MUMBAI (Reuters) – The Reserve Bank of India said on Monday that the entities it regulates will have to abide by certain broad principles when employing various credit models, as it attempts to ensure prudence and robustness in the use of these models.
“Inherently, model outputs are exposed to uncertainties as they are based on assumptions which may not manifest in the envisaged ways and may take different forms in a real-world scenario,” the RBI said.
“This potentially exposes the regulated entities to model risk, which has implications on prudential aspects of credit risk management, compliance and reputational risk.”
The RBI said a regulated entity will have to draft a board-approved policy for all the risk management model frameworks it uses, including the reason for adopting a third-party model and covering any model’s entire life cycle.
The central bank had recently cautioned non-bank finance companies (NBFCs) against becoming over-reliant on algorithm-based credit models, while also urging them to avoid over-lending in certain segments.

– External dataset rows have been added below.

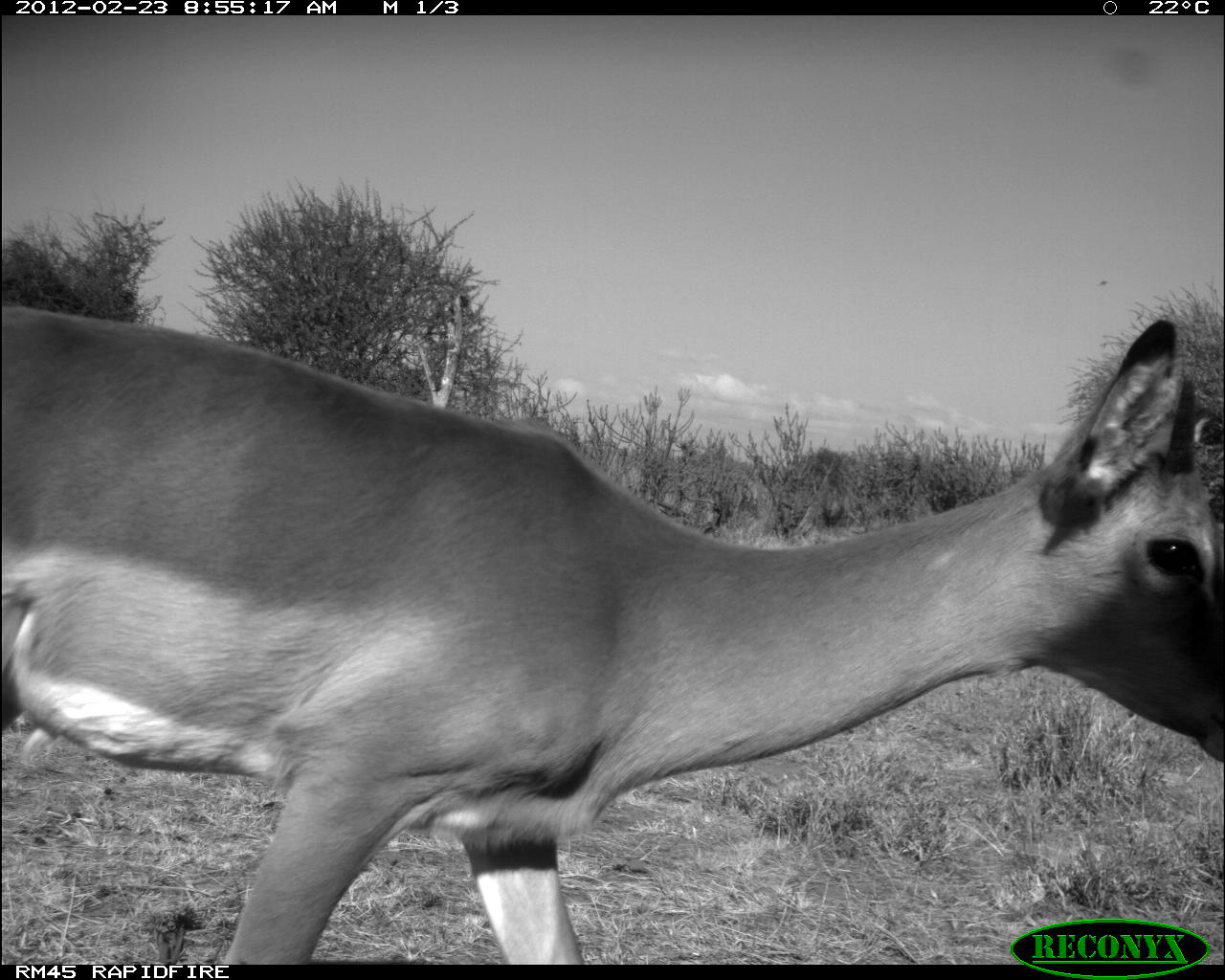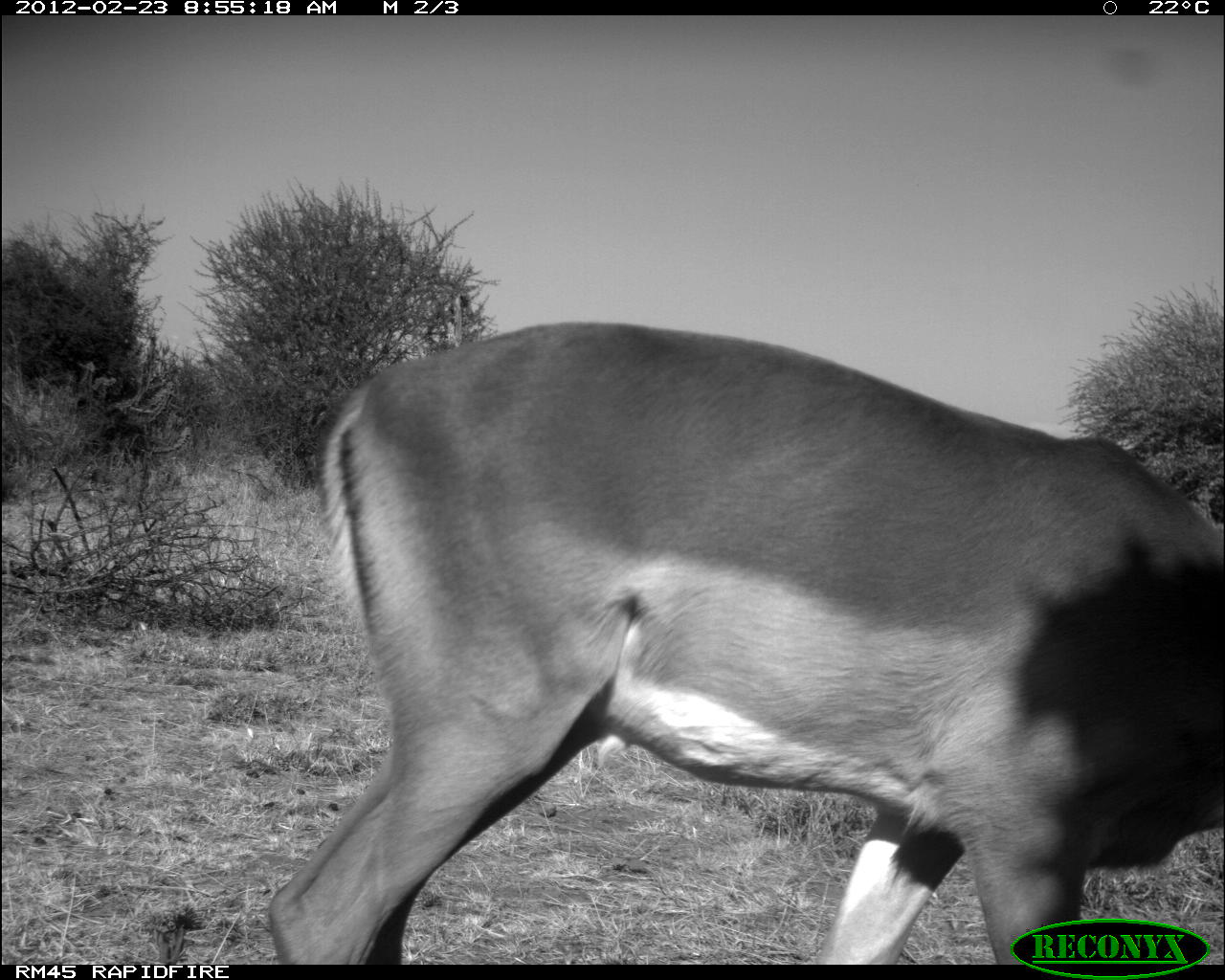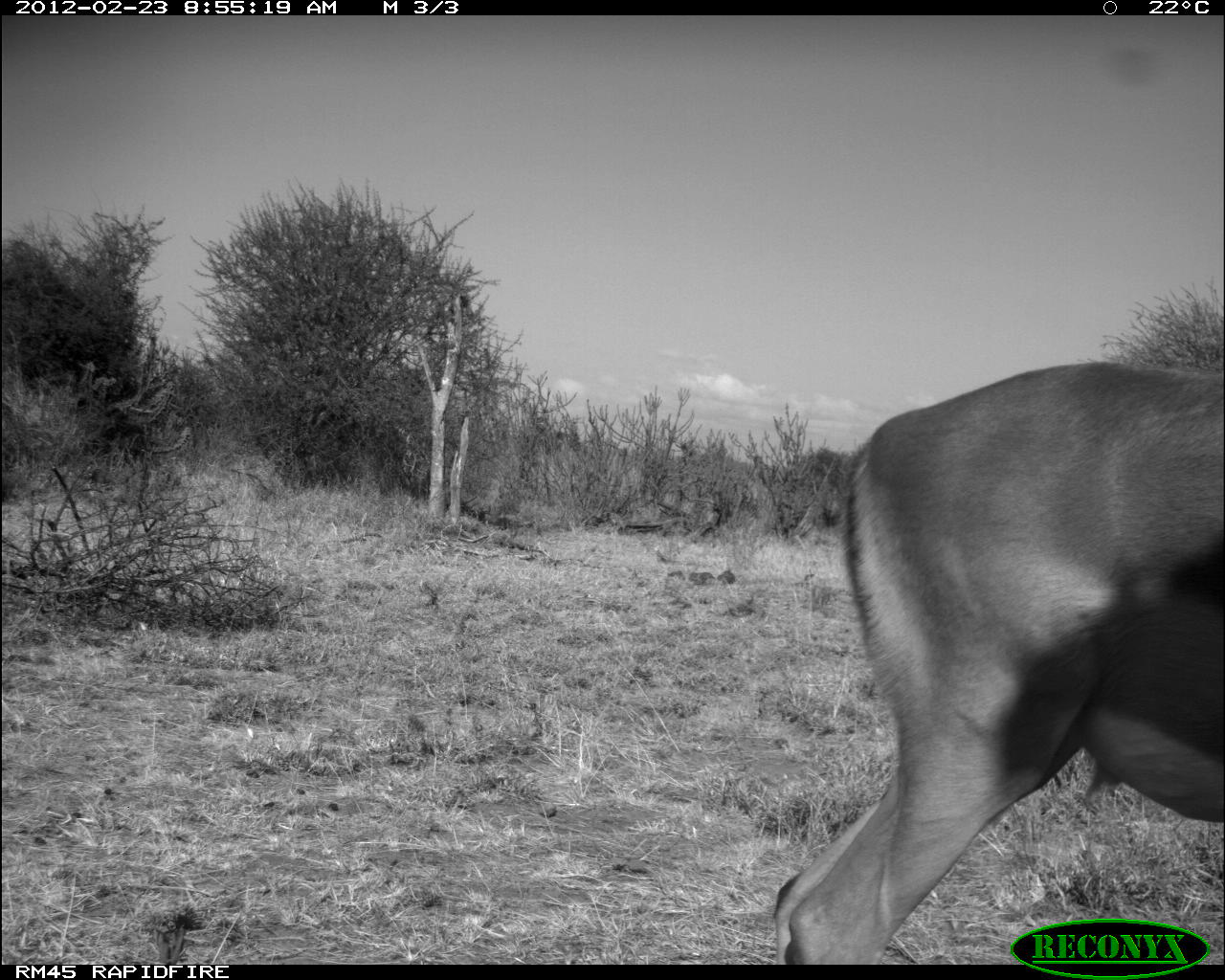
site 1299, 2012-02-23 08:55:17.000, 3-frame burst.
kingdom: Animalia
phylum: Chordata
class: Mammalia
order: Artiodactyla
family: Bovidae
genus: Aepyceros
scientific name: Aepyceros melampus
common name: impala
Aepyceros melampus (impala), count 1.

All individual credit model deployment and subsequent changes would be based on the approval of the risk management committee of the entity’s board, the central bank said.
Each model should be validated before deployment as well as after any amendments due to material events or periodic reviews, the RBI said.
These models, whether built in-house or a third-party one, should be reviewed at least once a year and each entity should set up a vetting, or validation, process that is independent of the process of selecting the model, it added.
“The models deployed by the REs shall be subjected to supervisory review,” the release said, adding that the circular would come into force three months from issuance.